The man behind the Supreme Court case clearing the way for civilian gun ownership in Washington, D.C., dropped by an Army weapons display outside the Rayburn House Office Building shooting range Thursday afternoon.

In 2008, Dick Heller’s case won in District of Columbia v. Heller. On Thursday, he shot the breeze with a handful of G.I. Joes in the basement of Rayburn.

Maj. Kralyn R. Thomas discusses the M107 long range sniper rifle with Dick Heller.
Maj.

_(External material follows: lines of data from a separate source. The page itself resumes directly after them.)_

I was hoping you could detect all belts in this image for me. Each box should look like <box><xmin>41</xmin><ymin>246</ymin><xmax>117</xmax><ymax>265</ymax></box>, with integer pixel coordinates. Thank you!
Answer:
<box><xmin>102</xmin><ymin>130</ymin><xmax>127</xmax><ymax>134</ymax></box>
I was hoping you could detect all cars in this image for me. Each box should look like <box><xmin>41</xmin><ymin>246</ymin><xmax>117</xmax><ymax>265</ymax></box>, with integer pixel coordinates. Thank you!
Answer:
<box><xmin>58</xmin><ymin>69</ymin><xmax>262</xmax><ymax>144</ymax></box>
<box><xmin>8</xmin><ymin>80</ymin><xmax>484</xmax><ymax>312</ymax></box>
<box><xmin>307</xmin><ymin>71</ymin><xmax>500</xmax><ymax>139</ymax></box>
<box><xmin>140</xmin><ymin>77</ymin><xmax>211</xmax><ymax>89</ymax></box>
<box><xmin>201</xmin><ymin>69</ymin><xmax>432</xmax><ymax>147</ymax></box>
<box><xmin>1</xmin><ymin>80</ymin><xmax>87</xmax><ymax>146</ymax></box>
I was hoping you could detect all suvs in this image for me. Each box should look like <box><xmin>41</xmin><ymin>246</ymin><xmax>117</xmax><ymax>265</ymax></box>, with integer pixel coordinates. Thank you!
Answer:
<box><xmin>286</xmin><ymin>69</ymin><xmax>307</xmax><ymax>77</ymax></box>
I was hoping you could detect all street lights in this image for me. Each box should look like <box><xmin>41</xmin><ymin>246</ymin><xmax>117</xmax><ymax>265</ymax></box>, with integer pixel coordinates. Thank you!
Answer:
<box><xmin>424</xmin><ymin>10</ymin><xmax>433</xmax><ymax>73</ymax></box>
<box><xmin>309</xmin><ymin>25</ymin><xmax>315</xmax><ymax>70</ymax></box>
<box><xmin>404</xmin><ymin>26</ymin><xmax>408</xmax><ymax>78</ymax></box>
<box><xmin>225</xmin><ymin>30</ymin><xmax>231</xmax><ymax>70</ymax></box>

Kralyn R. Thomas discusses the M107 long-range sniper rifle with Heller. (Julie Ershadi/CQ Roll Call)

Representing a U.S. Army prototyping organization known as Program Executive Office Soldier, the soldiers had set up a weaponry display for the purpose of educating and informing congressional staffers and their bosses, they said.

PEO Soldier is dedicated to prototyping, making and fielding equipment for the U.S. Army. “PEO Soldier manages more than 450 products and programs that are a manifestation of that dedication,” according to the agency’s website.

Maj. Thomas gives Heller a better view of the sniper rifle.
Thomas gives Heller a better view of the sniper rifle. (Julie Ershadi/CQ Roll Call)

Nearby, the Rayburn firearms range operated by the Capitol Police was open for the day to members and staff. Visitors were allowed to shoot 10 rounds, five while wearing night-vision goggles. Afterward, they rode the elevator carrying target sheets bearing shot groups that were, shall we say, less than tight.

“What a surprise,” Heller said after leaving the basement. “There were 12 women and seven guys. That shows you the interest level of women in exploring this man’s world and/or exploring self-defense.”